A: Start by treating SMS verification as an abuse-prone workflow, not a trusted default.
Q: Why do SMS verification systems attract fraud and billing abuse?
A: Because the attacker does not need to steal credentials to create loss.
Q: What do organisations get wrong about SMS-based 2FA and fraud risk?
A: They often measure SMS verification as an identity feature rather than an economic exposure.
Practitioner guidance
- Instrument SMS request velocity by user and device Track request bursts across account, IP, device fingerprint, geography, and carrier so that abnormal verification volume is blocked before messages are sent.
- Block premium-rate destinations at the verification layer Validate phone numbers before dispatch and deny known premium-rate or unsupported international ranges in the SMS request workflow.
- Move bot detection ahead of OTP issuance Apply behavioural checks and challenge logic at registration and login touchpoints so suspicious sessions are stopped before an SMS is generated.
What's in the full article
Arkose Labs' full article covers the operational detail this post intentionally leaves for the source:
- A concrete breakdown of the bot patterns that trigger fraudulent SMS traffic in registration and OTP flows.

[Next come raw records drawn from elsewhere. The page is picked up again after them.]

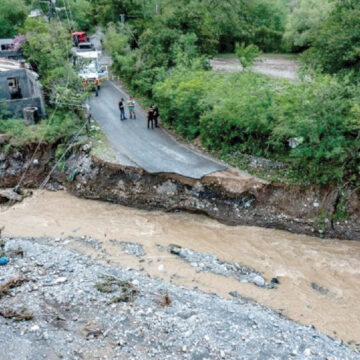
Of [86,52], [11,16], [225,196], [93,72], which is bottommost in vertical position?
[225,196]

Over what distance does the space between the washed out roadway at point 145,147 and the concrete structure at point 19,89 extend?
3568 mm

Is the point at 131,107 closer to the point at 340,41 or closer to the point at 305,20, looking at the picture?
the point at 340,41

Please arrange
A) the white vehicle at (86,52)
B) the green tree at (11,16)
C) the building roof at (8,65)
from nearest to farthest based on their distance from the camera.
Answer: the building roof at (8,65) → the white vehicle at (86,52) → the green tree at (11,16)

- Specific countermeasures for premium-rate number screening, verification delays, and geographical restrictions.
- The Snapchat example with the platform-specific mechanics that reduced fake registrations and SMS charges.
- Practical guidance on where to apply bot management so it reduces fraud without breaking legitimate onboarding.
👉 Read Arkose Labs' analysis of SMS toll fraud and verification abuse →
SMS toll fraud and verification abuse: what IAM teams are missing?
Explore further
13/06/2026 12:21 am
SMS verification is not a neutral identity control when attackers can turn it into a billing engine. The article shows that the control path itself becomes the loss path when bots can repeatedly trigger outbound messages. This reframes SMS as an identity-adjacent fraud surface rather than a simple second factor, and practitioners should treat the request path as financially sensitive infrastructure.
A few things that frame the scale:
- The average estimated time to remediate a leaked secret is 27 days, despite 75% of organisations expressing strong confidence in their secrets management capabilities, according to The State of Secrets in AppSec.
- Organisations maintain an average of 6 distinct secrets manager instances, creating fragmentation that undermines centralised control, according to The State of Secrets in AppSec.
A question worth separating out:
Q: Who should own SMS toll fraud response when it happens?
A: Ownership should sit across fraud, IAM, and security operations because the failure spans identity assurance and financial loss. The right response is to contain the traffic source, block risky number ranges, and review whether SMS should remain a default verification method for the affected journey.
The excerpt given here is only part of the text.